Può seriamente affermarsi che tali ragioni ricorrano nella fattispecie? Ne dubitiamo, di fronte alla natura intrinseca dell’attuale vaccino così come pregevolmente sintetizzata e chiarita non da un pasdaran no-vax, ma dal suo esatto contrario. Ci riferiamo a uno dei più gettonati, e accreditati, virologi su piazza; quel dottor Andrea Crisanti il quale, non più tardi di qualche giorno fa, ospite di Tagadà, su LA7 (non precisamente un covo di complottisti) ha dichiarato: “Non saremmo dovuti arrivare a questo punto. Ai cittadini non è stata detta la verità. Non è stato detto che questi sono vaccini utilizzati in via emergenziale sulla base di dati preliminari”. E, ancora: “Bisognava dirlo, bisognava avere il coraggio di dirlo”.
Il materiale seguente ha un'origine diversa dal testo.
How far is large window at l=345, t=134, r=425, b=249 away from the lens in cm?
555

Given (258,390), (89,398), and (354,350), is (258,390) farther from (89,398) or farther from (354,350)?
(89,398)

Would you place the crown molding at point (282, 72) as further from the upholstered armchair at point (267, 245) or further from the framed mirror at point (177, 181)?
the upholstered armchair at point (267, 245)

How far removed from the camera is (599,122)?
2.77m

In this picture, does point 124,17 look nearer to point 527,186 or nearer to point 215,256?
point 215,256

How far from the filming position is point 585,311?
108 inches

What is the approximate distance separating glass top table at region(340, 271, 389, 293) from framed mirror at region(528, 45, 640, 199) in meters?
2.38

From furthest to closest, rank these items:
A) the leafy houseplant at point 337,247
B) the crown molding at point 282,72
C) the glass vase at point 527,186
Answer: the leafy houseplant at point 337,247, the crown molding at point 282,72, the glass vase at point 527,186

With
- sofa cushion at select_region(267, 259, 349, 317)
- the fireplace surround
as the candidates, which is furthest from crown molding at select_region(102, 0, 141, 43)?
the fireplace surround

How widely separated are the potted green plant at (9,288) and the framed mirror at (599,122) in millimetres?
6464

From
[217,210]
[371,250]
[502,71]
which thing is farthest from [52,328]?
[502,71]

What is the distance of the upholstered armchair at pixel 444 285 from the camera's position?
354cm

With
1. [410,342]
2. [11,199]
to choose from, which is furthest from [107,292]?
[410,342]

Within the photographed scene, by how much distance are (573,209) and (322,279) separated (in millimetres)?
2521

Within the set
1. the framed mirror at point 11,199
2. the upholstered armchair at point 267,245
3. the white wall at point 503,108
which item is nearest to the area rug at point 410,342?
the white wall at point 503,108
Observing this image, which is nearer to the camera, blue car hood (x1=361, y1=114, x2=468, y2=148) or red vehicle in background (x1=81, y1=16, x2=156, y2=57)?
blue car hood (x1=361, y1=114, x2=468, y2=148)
Un’ammissione che rende vieppiù illogica, oltre che antigiuridica sul piano costituzionale, la norma del Regolamento UE da cui siamo partiti così come tradotta con sciatteria nel nostro idioma. Da un lato, dunque, dobbiamo doverosamente astenerci dal pensar male (rispetto ai motivi di tale lacunosa traduzione), se non altro per non commettere peccato. Da un altro lato, se vogliamo pensar “bene” (cioè in modo “diritto”) dobbiamo altrettanto doverosamente riconoscere che una eventuale discriminazione dei cittadini “volontariamente” astenutisi dalla puntura sarebbe irricevibile secondo scienza, coscienza e buon senso.